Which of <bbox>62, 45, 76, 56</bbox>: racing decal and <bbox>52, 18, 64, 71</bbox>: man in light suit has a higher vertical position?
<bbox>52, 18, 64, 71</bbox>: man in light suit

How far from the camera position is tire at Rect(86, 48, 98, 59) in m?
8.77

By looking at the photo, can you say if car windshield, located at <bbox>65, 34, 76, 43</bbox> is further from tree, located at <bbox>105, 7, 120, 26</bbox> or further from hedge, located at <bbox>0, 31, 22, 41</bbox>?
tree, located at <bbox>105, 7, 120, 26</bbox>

= = =

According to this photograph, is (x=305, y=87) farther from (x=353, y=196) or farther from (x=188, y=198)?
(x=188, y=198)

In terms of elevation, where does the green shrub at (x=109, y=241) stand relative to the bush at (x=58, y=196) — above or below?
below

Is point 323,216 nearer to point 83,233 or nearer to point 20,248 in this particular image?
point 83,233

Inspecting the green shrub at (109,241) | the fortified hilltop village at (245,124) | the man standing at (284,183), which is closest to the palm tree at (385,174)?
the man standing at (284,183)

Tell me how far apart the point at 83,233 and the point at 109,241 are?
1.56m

= = =

OPDRACHT ->
Geef alsjeblieft elke regel uit het materiaal terug waarin het woord "point" voorkomt.

ANTWOORD ->
Is point 323,216 nearer to point 83,233 or nearer to point 20,248 in this particular image?
point 83,233
Tell me how far apart the point at 83,233 and the point at 109,241 are?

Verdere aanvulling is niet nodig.